I think by default, your key can be something like 1000 bytes. Are you really going to have urls larger than that? Worst comes to worse, I'm pretty sure this is a hardcoded constant that you could change.
On your other points:
There are lots of content synonyms, and you don't know this by crawling just one page.
- Huh? Do you mean that a site might be duplicated, with only nuanced differences in content focused around keyphrases and you want to avoid indexing those?
What to do for HTTP 301, 302, 303, 307, etc. Store the original URL or the new location? This is especially an issue for link shorteners.

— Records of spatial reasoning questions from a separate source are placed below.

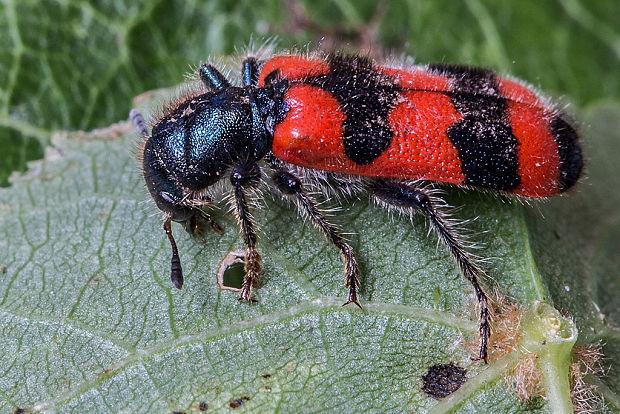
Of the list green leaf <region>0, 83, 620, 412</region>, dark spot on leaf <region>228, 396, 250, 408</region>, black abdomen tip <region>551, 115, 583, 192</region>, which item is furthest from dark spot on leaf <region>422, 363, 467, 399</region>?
black abdomen tip <region>551, 115, 583, 192</region>

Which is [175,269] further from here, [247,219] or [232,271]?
[247,219]

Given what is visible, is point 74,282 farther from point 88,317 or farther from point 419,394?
point 419,394

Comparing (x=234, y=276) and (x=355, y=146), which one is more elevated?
(x=355, y=146)

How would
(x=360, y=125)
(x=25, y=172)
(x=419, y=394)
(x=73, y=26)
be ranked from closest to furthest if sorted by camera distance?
(x=419, y=394), (x=360, y=125), (x=25, y=172), (x=73, y=26)

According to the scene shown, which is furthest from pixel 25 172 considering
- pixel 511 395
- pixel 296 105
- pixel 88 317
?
pixel 511 395

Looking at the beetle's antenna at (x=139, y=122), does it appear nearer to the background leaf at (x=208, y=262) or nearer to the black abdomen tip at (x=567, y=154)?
the background leaf at (x=208, y=262)

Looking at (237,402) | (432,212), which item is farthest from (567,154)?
(237,402)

- I would think the destinations...what if someone has shortened the same destination multiple times? What if the shortened link expires, or the shortener is taken offline? I would think those are far more likely than the same thing happening with the destination url.
"The last.fm" problem. lastfm.com == last.fm ~= lastfm.it (etc.) and the site doesn't use a 30x result code to indicate. It just serves the content from multiple domains.
- Could you write a simple algorithm to check domains that might be similar? Last.fm contains 6/9 of the characters lastfm.com does, and the first 6 are identical. If you were to also store a bit of meta data, you could check to see if a match with a high level of relevance may be an identical document.
Given any URL that may or may not be in the database, let me query to find out if I've previously crawled that document before, with reasonable accuracy.
- See last point
Hope this helps!